Film Review



I’ve seen this film 150 times. I can’t help but watch it whenever I find it playing on one of the HD movie channels. It’s never not hysterical and amazingly entertaining. Shane Black and David Arnott’s endlessly witty screenplay, which was based on an original script/story by Zack Penn and Adam Leff, was WAY ahead of its time. Back in 1993 people weren’t interested in satirizing the action movie genre; if this film got released today (and not up against Jurassic Park!) it does a lot better than it did. Critics waited with sharpened knives for this one, and never even tried to give it a chance. Fine, the kid is annoying, but I think that was part of the plan – the character is one of many constructs that the filmmakers sought to deconstruct. Arnold is VERY good here – sly, self-effacing, totally in on the joke. John McTiernan’s muscular sense of action (lensed by the great Dean Semler) is on display the entire time, with some really awesomely over the top stunts and sequences. There are so many wonderful throwaway lines and moments in this film, and the endless cameos and absurd supporting cast really sealed the deal. The ending is so meta it almost hurts, Tom Noonan POWER galore, and Arnold WIPING HIMSELF CLEAN WITH GENERIC PAPER TOWELS after falling into the La Brea Tar Pits. The absconding of Leo The Fart’s body is a great (and very funny) action set-piece, and Charles Dance and Anthony Quinn were both terrific.

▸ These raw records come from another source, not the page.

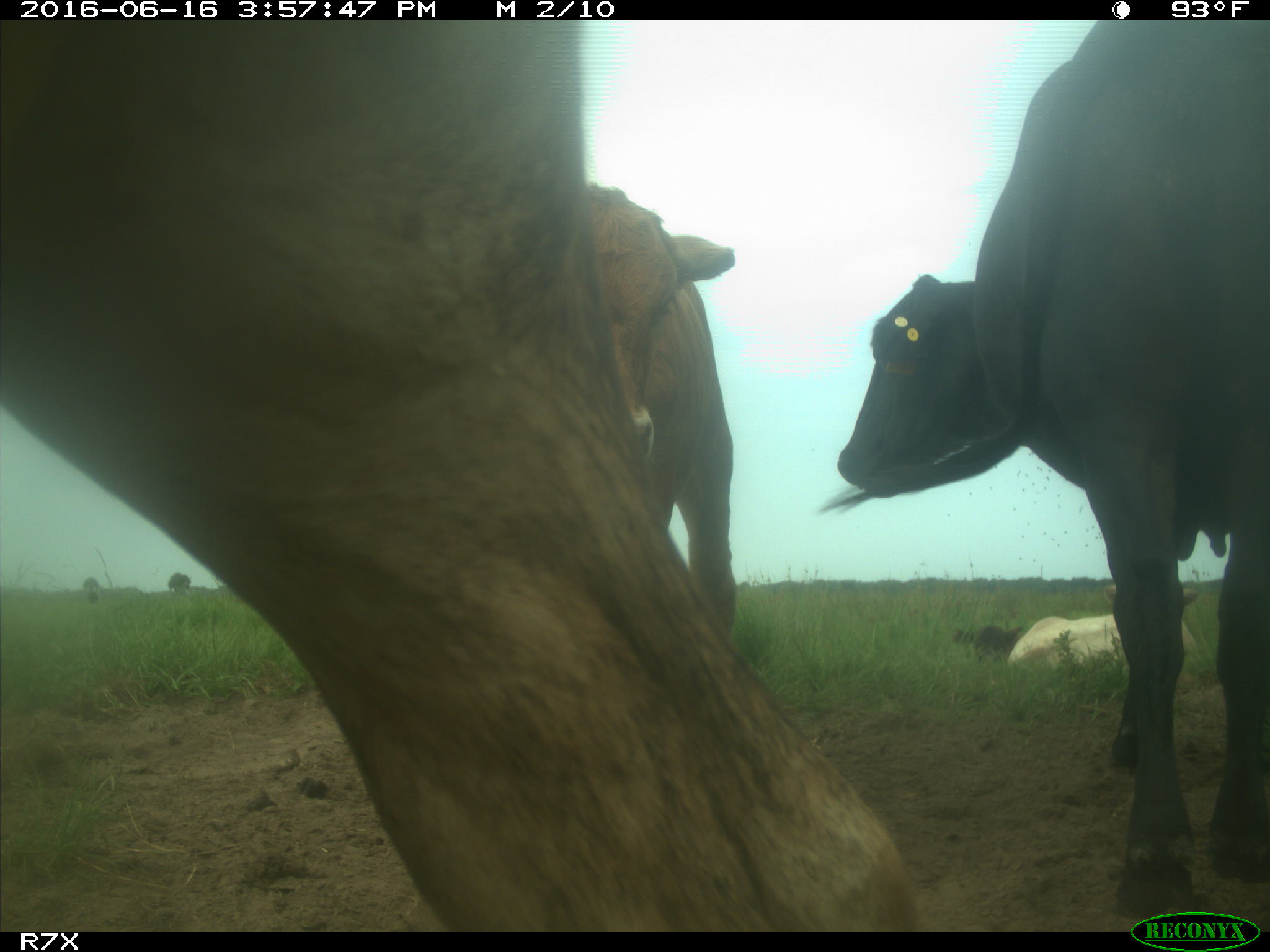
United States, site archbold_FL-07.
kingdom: Animalia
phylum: Chordata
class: Mammalia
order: Artiodactyla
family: Bovidae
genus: Bos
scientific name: Bos taurus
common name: domestic cow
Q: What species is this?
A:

Silly, smart, and totally fun.


1 comment

  1. “I think that was part of the plan” While LAH began as a great idea, I can’t agree that any aspect of the results was part of a coherent plan.

    The entire production was a nightmare (overschedule, overbudget), people being fired and replaced on an almost daily basis, the studio and star (at his most arrogant peak) determined to do whatever necessary to “guarantee” themselves the biggest movie of the year.

    I’ve read both the original Penn-Leff draft and the Black revision, and while there are some good ideas, there is much awful stuff, and the rapid way the mess was tossed together was doomed.

    A year earlier Ben Stiller had already parodied the action-hero genre with his Fox TV skit “Die Hard 12” which cleverly mimicked McTiernan-deBont cinematography, and even cast Taylor Negron as its villain. Likewise 1 year after LAH, True Lies was a profitable success while spoofing the genre and Arnold’s persona.

    If LAH had been filmed cheaply, and/or allowed to take its necessary time (for example, releasing later at Christmas `93 rather than rushing insanely to meet an artificially contrived June slot), it could have reached a larger, more welcoming audience, providing the filmmakers space to improve its flaws into a genuine masterpiece.